— BEGIN —

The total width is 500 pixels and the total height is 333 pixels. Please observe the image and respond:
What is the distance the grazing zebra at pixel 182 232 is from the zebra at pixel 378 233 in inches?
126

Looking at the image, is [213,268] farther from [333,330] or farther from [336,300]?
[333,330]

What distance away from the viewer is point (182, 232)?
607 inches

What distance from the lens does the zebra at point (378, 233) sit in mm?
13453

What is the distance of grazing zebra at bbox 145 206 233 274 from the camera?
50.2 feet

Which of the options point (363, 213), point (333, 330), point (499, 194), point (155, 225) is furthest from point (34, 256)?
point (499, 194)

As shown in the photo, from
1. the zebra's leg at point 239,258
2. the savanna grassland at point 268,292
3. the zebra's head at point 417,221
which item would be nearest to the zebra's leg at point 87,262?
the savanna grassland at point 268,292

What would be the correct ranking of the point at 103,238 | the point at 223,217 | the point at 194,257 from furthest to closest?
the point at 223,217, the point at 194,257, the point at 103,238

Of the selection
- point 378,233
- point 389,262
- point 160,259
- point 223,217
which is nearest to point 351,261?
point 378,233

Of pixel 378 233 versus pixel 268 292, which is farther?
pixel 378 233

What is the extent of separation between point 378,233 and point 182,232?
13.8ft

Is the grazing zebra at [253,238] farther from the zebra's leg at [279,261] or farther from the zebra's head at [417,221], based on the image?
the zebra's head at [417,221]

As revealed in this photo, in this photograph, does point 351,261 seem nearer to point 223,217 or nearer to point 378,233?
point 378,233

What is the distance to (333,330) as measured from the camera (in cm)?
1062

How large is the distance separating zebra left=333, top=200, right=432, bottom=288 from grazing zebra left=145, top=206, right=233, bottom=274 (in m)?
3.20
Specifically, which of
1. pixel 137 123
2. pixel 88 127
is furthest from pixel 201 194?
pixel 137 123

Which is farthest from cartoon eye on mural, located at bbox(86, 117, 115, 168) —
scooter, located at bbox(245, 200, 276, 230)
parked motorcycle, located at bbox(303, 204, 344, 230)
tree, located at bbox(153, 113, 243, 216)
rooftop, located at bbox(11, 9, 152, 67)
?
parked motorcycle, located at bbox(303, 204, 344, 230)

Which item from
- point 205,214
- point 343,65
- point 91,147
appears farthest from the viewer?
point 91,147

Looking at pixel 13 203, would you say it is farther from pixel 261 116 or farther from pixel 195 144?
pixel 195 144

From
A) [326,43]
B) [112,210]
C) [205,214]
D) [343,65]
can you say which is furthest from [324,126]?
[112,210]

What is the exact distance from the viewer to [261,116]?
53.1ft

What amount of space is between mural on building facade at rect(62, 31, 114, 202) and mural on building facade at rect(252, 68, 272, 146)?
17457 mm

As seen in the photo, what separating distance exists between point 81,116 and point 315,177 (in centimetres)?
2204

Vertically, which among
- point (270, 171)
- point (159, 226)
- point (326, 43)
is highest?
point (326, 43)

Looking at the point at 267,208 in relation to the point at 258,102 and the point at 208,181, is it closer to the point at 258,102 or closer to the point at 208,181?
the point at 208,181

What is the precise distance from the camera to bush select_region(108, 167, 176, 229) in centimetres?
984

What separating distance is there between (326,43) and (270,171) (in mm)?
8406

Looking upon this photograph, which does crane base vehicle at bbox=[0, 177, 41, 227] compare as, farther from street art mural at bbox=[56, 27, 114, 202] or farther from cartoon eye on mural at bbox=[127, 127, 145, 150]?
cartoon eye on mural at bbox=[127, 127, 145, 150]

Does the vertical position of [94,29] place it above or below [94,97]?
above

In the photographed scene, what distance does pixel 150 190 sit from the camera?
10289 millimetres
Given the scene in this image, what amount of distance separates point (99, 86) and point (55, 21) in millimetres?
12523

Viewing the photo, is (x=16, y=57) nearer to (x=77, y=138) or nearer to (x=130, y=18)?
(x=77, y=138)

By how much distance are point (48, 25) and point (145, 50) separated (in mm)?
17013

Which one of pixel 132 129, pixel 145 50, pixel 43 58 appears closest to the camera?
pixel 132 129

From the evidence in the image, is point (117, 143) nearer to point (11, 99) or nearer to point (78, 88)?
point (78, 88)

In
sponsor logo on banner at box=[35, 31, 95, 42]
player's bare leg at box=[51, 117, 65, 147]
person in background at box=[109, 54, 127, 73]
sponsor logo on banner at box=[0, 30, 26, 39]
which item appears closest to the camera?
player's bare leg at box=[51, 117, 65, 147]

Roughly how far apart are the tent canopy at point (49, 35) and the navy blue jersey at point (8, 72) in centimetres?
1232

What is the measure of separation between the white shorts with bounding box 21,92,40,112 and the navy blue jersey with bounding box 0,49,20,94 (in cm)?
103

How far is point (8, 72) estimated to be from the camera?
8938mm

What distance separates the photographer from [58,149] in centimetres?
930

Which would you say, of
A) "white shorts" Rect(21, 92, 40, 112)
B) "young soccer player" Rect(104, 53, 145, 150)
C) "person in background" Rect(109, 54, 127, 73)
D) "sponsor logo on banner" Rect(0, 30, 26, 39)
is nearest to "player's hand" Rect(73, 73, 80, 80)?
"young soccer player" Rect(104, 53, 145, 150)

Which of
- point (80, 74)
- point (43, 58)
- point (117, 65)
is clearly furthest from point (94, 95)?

— END —

* Your instructions *
Please format the rows above as a Markdown table with the columns "No." and "Text", starting at the line containing "Vertically, which among" and ending at the line containing "10289 millimetres", both included. Number each line in "No.", put the line itself in "Text", and leave out blank lines.

* Exercise answer *
| No. | Text |
|---|---|
| 1 | Vertically, which among |
| 2 | - point (270, 171) |
| 3 | - point (159, 226) |
| 4 | - point (326, 43) |
| 5 | is highest? |
| 6 | point (326, 43) |
| 7 | Looking at the point at 267,208 in relation to the point at 258,102 and the point at 208,181, is it closer to the point at 258,102 or closer to the point at 208,181? |
| 8 | the point at 208,181 |
| 9 | What is the precise distance from the camera to bush select_region(108, 167, 176, 229) in centimetres? |
| 10 | 984 |
| 11 | What separating distance is there between (326,43) and (270,171) (in mm)? |
| 12 | 8406 |
| 13 | Looking upon this photograph, which does crane base vehicle at bbox=[0, 177, 41, 227] compare as, farther from street art mural at bbox=[56, 27, 114, 202] or farther from cartoon eye on mural at bbox=[127, 127, 145, 150]? |
| 14 | cartoon eye on mural at bbox=[127, 127, 145, 150] |
| 15 | Does the vertical position of [94,29] place it above or below [94,97]? |
| 16 | above |
| 17 | In the photographed scene, what distance does pixel 150 190 sit from the camera? |
| 18 | 10289 millimetres |